グルメクラブ
2005年10月14日(金)
二〇〇四―五年はうどんの年だった。
昨年末に盲腸、今年に入って胃を患い、胃腸のリハビリのため、うどんの日々が続いた。
腰を痛めて起き上がれなくなったこともあった。気持ちまで弱ってしまって、やはり、うどんの世話になった。
つらい。寂しい。悲しい。何か気持ちが満たされない。そんなときはうどんをすすりたくなる。日本人であるとしみじみ思う。
ところで、一九二六年に旧日本人居住地コンデ・デ・サルゼーダス街に誕生した簡易食堂の名は「うどんや」といった。
経営者の名前や地名ではなく、「うどん」が店名に選ばれたのはなぜか。
当時の移民たちにとって、うどんこそ祖国の料理の代表だったからだろう。ずるずると食べれば、胃袋も郷愁も満たされた。
麺食文化を持つ仲間にイタリア人がいる。彼らにとってのうどんはスパゲティーだ。原料はデュラム・セモリナという派手な名の黄金色の小麦である。食べ物にもしっかり国民性が現われているなと思う。 うどんの乳白色にはどこか薄幸な印象が否めない。陽気で快楽主義的なイタリア人にはやっぱりうどんは似合わない。
ただ、うどんもスパゲティーも、具の選択肢が広いのは一緒である。
天ぷらうどん、月見うどん、たぬきうどん、カレーうどん、山菜うどん……。これに対して、スパゲティー・ボロネーズ、スパゲティー・バジリコ、スパゲティー・カルボナーラ、スパゲティー・あさりトマトソース、ニンニク・スパゲティー……。
種類に富んでいるのは、いずれの麺も食生活に密着している証しだと思う。飽かないよう工夫に余念がない。「ゆりかごから墓場まで」食べるのだから。
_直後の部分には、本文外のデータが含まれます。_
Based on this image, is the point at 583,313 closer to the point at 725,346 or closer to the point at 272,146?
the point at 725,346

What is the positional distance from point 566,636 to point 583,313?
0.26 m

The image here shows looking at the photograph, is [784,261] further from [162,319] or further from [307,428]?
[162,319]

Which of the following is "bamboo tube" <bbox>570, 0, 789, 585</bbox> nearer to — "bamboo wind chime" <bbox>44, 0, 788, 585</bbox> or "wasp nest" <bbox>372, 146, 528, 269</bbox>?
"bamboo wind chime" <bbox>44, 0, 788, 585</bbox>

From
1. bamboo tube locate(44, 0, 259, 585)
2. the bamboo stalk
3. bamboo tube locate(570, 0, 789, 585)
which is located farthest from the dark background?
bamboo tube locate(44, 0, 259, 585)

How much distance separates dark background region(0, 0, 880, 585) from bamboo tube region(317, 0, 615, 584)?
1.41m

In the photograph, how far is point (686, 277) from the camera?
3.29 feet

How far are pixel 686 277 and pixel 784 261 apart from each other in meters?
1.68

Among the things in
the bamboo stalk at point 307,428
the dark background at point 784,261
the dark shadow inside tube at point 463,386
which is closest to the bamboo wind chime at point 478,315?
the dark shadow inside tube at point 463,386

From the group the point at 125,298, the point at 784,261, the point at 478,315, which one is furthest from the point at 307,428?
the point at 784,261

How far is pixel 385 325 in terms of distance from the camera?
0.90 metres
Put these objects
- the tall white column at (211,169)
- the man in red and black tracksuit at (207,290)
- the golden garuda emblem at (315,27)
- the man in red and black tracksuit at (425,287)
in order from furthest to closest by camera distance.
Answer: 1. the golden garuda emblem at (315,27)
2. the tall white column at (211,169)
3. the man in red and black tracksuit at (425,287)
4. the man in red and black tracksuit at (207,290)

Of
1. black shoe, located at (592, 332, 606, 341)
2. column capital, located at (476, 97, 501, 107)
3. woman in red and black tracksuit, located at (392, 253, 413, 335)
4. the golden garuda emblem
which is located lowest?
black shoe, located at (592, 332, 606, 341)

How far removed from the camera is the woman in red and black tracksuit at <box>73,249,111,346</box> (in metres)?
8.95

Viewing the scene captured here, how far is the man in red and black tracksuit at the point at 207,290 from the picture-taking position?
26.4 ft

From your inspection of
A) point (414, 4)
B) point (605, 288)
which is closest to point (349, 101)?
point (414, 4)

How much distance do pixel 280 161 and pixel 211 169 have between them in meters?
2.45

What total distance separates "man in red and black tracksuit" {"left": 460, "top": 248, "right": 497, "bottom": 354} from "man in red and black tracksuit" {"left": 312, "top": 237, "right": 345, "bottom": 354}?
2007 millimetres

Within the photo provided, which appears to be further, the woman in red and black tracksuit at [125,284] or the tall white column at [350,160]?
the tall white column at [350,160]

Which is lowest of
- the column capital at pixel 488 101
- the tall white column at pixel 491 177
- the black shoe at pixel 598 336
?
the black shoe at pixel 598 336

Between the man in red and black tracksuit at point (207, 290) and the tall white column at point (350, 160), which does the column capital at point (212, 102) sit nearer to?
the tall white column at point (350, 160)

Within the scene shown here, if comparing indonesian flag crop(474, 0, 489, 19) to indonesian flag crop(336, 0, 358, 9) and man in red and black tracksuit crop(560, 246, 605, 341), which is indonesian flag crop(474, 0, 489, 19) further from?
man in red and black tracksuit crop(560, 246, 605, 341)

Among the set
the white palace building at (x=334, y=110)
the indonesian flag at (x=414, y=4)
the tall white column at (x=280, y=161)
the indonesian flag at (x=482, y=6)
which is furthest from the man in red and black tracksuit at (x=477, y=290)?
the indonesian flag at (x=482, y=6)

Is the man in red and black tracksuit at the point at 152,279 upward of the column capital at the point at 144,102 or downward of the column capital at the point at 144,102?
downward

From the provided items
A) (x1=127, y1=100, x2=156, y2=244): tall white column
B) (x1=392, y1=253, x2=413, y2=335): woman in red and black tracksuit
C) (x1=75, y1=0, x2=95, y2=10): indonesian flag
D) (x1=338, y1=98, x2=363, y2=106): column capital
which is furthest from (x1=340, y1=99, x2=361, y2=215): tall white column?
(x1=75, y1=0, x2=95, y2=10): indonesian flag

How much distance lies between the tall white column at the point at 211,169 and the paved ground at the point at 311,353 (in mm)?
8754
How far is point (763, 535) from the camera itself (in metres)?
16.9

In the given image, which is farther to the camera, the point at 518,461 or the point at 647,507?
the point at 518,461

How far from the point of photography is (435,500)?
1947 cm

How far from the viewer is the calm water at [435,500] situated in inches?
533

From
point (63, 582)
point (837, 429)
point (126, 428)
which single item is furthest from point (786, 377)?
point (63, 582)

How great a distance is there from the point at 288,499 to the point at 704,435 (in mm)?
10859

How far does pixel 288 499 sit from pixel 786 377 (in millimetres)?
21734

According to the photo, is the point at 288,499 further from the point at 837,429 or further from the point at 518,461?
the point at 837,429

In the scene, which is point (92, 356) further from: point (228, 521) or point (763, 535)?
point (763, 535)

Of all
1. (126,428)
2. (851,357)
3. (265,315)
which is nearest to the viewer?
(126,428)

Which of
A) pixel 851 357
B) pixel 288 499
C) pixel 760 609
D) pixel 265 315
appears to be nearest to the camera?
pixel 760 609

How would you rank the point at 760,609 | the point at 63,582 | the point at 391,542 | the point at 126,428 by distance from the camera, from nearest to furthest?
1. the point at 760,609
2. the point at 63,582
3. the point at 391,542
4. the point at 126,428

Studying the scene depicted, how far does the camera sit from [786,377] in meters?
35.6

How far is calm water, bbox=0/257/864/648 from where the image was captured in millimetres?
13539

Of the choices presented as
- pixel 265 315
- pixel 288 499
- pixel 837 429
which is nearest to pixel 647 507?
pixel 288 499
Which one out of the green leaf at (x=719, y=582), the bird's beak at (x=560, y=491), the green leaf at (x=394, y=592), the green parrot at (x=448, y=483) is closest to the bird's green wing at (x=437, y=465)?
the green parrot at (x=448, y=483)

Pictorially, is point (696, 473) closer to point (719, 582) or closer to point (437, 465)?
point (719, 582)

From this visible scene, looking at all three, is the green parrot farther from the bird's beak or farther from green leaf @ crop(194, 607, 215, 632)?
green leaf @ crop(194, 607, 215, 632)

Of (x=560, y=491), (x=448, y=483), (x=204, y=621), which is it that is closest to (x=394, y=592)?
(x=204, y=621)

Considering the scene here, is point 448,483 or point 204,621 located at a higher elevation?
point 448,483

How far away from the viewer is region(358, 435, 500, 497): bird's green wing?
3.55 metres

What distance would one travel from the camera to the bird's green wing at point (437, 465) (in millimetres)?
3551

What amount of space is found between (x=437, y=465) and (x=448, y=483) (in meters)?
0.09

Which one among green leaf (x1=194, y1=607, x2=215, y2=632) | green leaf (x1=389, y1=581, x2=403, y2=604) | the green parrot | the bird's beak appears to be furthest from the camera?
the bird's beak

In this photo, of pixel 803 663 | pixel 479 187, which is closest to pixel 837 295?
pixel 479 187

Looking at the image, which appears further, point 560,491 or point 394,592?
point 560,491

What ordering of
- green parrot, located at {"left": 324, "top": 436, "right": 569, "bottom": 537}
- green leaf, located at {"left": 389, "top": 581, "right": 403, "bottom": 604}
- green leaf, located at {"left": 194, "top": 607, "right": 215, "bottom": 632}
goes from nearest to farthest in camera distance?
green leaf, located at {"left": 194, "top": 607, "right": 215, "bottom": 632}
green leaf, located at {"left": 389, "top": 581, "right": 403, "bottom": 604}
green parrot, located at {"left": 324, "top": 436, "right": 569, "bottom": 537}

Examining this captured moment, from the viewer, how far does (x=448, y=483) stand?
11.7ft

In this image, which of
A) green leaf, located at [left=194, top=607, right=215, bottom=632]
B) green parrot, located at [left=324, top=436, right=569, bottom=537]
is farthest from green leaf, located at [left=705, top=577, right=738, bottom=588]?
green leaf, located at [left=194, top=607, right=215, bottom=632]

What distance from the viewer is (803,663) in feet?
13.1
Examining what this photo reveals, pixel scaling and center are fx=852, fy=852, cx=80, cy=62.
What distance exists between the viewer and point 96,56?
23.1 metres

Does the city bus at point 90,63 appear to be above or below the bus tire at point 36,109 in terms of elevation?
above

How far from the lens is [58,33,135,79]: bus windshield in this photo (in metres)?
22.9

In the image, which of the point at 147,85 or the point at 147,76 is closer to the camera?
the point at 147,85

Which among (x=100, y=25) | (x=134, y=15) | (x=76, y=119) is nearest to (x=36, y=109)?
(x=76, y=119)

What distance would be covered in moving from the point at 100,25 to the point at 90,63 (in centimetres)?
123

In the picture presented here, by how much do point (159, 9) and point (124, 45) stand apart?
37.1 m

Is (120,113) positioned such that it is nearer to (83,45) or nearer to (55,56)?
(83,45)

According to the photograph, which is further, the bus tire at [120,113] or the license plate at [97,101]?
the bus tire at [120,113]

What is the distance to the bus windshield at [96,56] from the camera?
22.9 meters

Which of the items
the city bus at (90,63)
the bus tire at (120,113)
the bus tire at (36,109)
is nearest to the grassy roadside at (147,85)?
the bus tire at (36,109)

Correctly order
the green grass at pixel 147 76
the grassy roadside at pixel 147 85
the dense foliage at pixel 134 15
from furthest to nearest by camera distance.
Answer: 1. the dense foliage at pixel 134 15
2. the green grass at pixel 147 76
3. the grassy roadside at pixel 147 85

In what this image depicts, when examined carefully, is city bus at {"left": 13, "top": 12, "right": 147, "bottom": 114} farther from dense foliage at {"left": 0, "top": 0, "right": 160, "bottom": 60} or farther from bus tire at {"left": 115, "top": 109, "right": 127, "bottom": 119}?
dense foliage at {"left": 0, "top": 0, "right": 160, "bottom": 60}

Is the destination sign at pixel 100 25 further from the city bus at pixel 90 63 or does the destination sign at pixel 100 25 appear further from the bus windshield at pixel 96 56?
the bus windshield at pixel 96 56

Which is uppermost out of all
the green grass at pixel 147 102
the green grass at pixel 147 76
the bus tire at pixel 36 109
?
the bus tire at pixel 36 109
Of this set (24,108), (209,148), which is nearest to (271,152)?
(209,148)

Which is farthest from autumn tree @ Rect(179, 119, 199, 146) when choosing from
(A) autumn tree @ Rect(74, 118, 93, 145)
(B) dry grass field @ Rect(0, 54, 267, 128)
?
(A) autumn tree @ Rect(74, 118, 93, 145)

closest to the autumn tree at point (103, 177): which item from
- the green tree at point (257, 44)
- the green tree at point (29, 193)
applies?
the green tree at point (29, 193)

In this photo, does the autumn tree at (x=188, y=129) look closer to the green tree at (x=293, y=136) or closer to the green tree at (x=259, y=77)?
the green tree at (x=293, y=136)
先日、旧ヒルトン・ホテル裏エピターシオ・ペソア街85のリストランテ・カルリーノで食事した。
正午になる前だった。居合わせた客はわたし以外にひとり。背広をきっちり着こなした老人紳士だった。フォークを口元に運ぶ怠慢な動きから察するに、齢八十を過ぎていただろう。
粉チーズを振り掛ける→混ぜる→フォークに麺を絡める→口元に運ぶ→かむ、までの時間に軽く二十秒を要していた。さて、のどがゴクリと動くのかと思ったら、ゴーーークーーリーーーという感じで消化系統の流れが滞っている。
じっくり味わっているのか目を閉じる。沈黙。のどに麺を詰まらせて、あの世に逝っちまったんじゃないか。と思った瞬間、まぶたが開き、わたしは胸をなでおろす。スパゲティーをすすりながら死んでも本望だと全身で語っているようで、深い感動を覚えた。
その後続々と入ってきたお客も、かつてボルサリーノをかぶってサンパウロを闊歩しただろう世代が多かった。
山盛りのトマトスパゲティーなどを注文し、赤いナプキンを胸元に装備、例の通りの緩慢な動きでたっぷり二時間の昼食を楽しんで帰るのだった。
同店がサンジョアン通りで営業を開始したのは一八八一年。将来大富豪になるイタリア人フランシスコ・マタラッゾがブラジルに移り住んだ年にあたる。
後年ヴィエイラ・デ・カルヴァリョ街に移転し繁栄したが、二〇〇二年に店じまい。今年に入って現在の新天地で復活オープンするまで休業していた。
その「空白の三年」がなければ、文句なしにサンパウロ市最古のレストランだった。しかし、一九〇七年から連続営業を続けている、ベラ・ヴィスタ区コンセリェイロ・カロン街416のイタリア料理店カプアーノを「最古」とする向きが少なくない。
それにしても、どうして老舗にはイタリア系が目立つのだろう。
レストラン業界の「王者」ファザーノ・グループにしても、元を辿れば、開祖はイタリア移民。一九〇二年開業のブラッセリー・パウリスタがスタート地点だ。
逆に、日系のレストランが二、三代と続かないのはなぜか。
サンパウロ市の日本料理屋で五十年以上続いているのとなると、わたしの知る限り、一軒しかない。
それはカンタレイラ街の市営市場そばで始まった。一時ガルボン・ブエノ街にあった。いまは、グロリア街103のフードセンター2階で営業している。中村うどんだ。
すしが最高とか、ラーメン大好きとか。なんだかんだいっても、日本人はうどんだ。それを中村の存在が証明している。
◎
カルリーノの先代はトスカーナ州ルッカ生まれの人だった。現店主が購入して引き継いだのは一九七八年から。ルッカは内陸だが、店のスパゲッティー十二種類の半分は魚貝系。海産物のフライ、子羊の太もも肉の料理、フィレンツェ風ステーキ、キノコのリゾットなどもある。電話11・3258・5055。